Odio i saldi. Non riesco mai a trovare uno straccio di vestito che mi vada bene. La Marta invece trova sempre la maglietta firmata che le calza a pennello o l’accessorio perfetto, e ci azzecca pure con i groupon. Ha il fiuto di un cane da tartufo. Solo per lo shopping purtroppo.. coi maschietti è già tanto se ne individua qualcuno dotato di pollice opponibile.
Mi lascio convincere ad accompagnarla per negozi, e poi c’ho voglia di fare due passi per il centro.
Qualche acquisto interessante (di lei) in via del Corso e qualche cianfrusaglia per me tipo una zuccheriera in ceramica a forma di uomo/marito paffuto recante sulla pancia la scritta “sono dolcissimo”.
“Sabri ma tu il caffè lo prendi amaro, che te ne fai di una zuccheriera?”
“Un marito così tenero lo trovo solo in porcellana”
“Se penso che c’è chi si lamenta della difficoltà di trovare qualcosa di diciamo consistente, solido, azzarderei dire duro..”
“Che signora!”
Ascoltiamo qualche minuto di musica peruviana in piazza della Repubblica e poi di corsa a curiosare per le vetrine di via Tornabuoni e contrade.
Unica sosta al Caffè Florian: tanto per quelle strade piene di negozi griffati un caffè è tutto ciò che ci possiamo permettere. Anche un paio di cioccolatini a cranio a dirla tutta. Ci sediamo incuranti del possibile sovraprezzo del caffè; non sarà mai caro come quella cioccolata che io e la mamma ci siamo concesse prima di Natale comodamente sedute in via Tosinghi (lo so che equivale ad aver fatto nome e cognome, ma quando ci va ci vuole).
Al banco c’è un tipo che sorseggia qualcosa, ha l’aria del divo di Hollywood in vacanze romane..

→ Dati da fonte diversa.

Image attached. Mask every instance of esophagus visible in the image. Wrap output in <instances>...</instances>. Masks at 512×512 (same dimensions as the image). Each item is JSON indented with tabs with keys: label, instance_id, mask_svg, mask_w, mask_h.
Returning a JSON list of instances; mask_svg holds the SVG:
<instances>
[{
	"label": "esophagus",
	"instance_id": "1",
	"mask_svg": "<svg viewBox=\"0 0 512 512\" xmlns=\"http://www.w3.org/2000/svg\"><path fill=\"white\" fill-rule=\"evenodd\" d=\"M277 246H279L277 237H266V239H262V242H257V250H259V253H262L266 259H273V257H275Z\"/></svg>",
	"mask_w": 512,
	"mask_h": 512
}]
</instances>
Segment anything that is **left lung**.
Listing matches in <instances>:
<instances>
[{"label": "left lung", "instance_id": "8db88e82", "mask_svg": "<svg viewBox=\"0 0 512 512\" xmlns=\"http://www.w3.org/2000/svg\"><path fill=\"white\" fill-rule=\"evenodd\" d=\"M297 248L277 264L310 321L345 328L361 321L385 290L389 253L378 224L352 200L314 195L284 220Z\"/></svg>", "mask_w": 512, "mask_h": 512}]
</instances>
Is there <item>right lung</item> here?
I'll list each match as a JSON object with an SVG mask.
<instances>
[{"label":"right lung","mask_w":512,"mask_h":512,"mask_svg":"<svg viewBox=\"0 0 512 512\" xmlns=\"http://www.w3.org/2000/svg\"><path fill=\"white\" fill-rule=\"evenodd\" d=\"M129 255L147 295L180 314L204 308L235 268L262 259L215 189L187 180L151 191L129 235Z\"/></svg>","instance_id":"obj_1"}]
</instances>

“l’hai visto il Gregory Peck al banco?”
“così tondo come un culatello pare più Gregory Speck”
“e vincerebbe l’oscar per Il Buio oltre le Seppie..hahaha”
La scorzetta d’arancia al cioccolato mi va di traverso per il ridere e lo interpreto come un avvertimento perché ho infranto per l’ennesima volta il mio fioretto anti pralina.
Mi resta ancora il secondo cioccolatino, quello al rum: un altro monito così e soffoco sul serio.
“sabri ti ho raccontato dell’altra sera?”
“non ancora, vai..”
Dell’incontro con tale Gio’ del Chianti vi racconto un’altra volta.